EV manufacturers and tech companies pledge to exclude ocean minerals from their supply chains

By Henry Neondo

A partnership that brings together leading corporates and a conservation organization have today announced a commitment to not use minerals mined from the ocean in their electric vehicle batteries.

BMW, joined by Samsung SDI, Google, and Volvo Group are partnering with the World Wildlife Fund (WWF) to make clear that the electric vehicle (EV) market chooses to tackle climate change and that this war against climate change does not need to be responsible for severe and irreversible damage to ocean biodiversity, fisheries, and carbon stores.

“Today’s announcement brings BMW, Volvo, Samsung, and Google in alignment with over 90 NGOs, environmental leaders like David Attenborough, and ocean scientists around the world that have all spoken out on the hazards of mining the ocean. By rejecting ocean mining, these companies are helping to protect some of the planet’s oldest corals, whales, beautiful and mysterious deep-sea octopus, and countless other ocean species that have not yet been discovered. I can only hope that Tesla, Renault, Volkswagen, GM, and the world’s other big EV manufacturers have taken note of BMW’s leadership on ocean protection,” said Prof.
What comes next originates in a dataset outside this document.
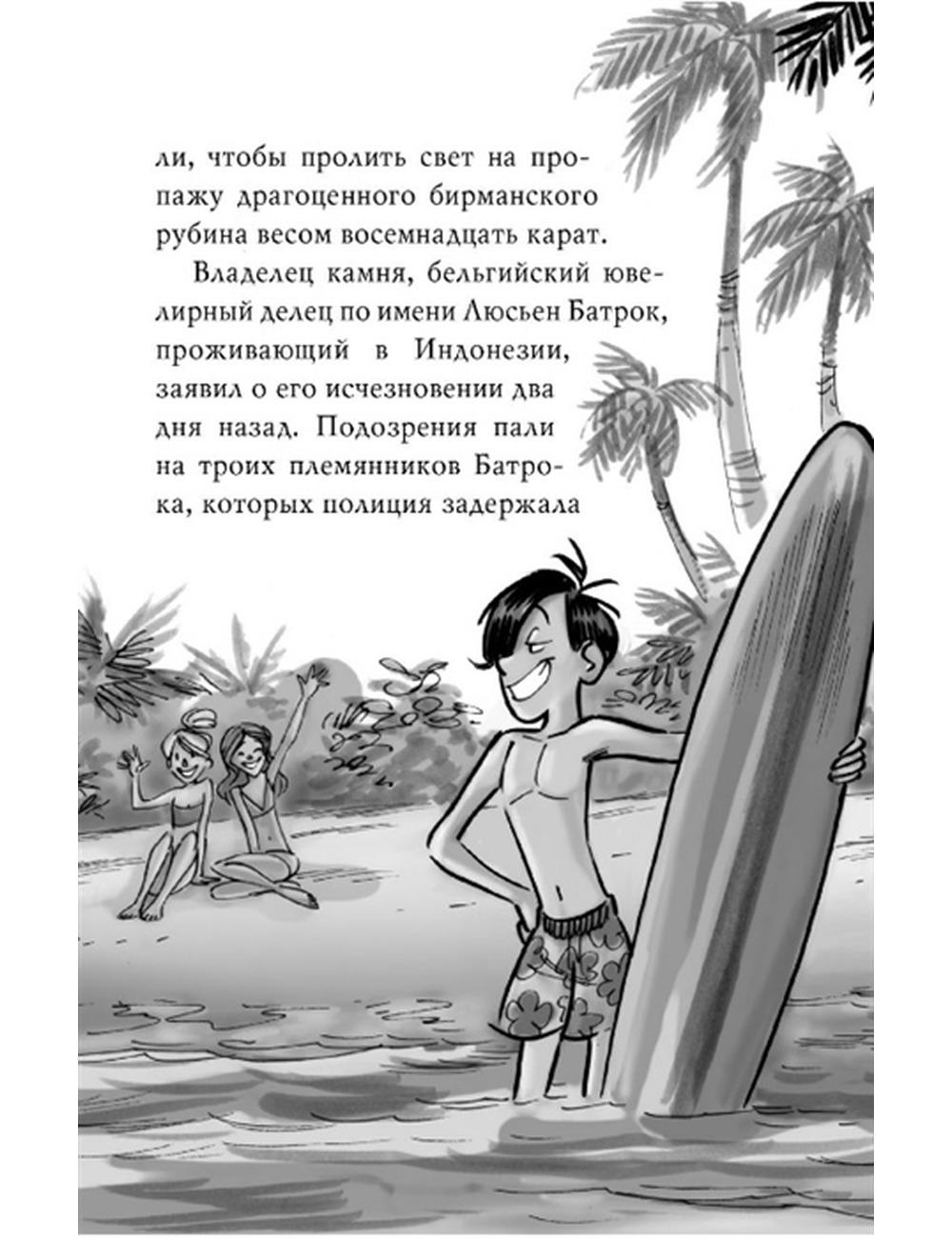 ли, чтобы пролить свет на пропажу драгоценного бирманского рубина весом восемнадцать карат.

Владелец камня, бельгийский ювелирный делец по имени Люсьен Батрок, проживающий в Индонезии, заявил о его исчезновении два дня назад. Подозрения пали на троих племянников Батрока, которых полиция задержала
Douglas McCauley, a professor at the University of California Santa Barbara.

By committing to excluding ocean minerals from their supply chains, these companies offer a powerful refutation to the argument by the growing ocean mining industry that we must open up international waters to mining as soon as this year to obtain the metals to build batteries central to this shift toward electrification.

In their announcement, these companies also show their support for improved resource efficiency to reduce demand for primary minerals—innovations in battery chemistry, technology and recycling are already reducing mineral demand for next-gen EVs and batteries.

BMW’s continued leadership on sustainable mineral sourcing shows the world that there is a viable alternative pathway to fast-tracking this ramp-up in automotive electrification—without the need to send massive mining machines into the ocean.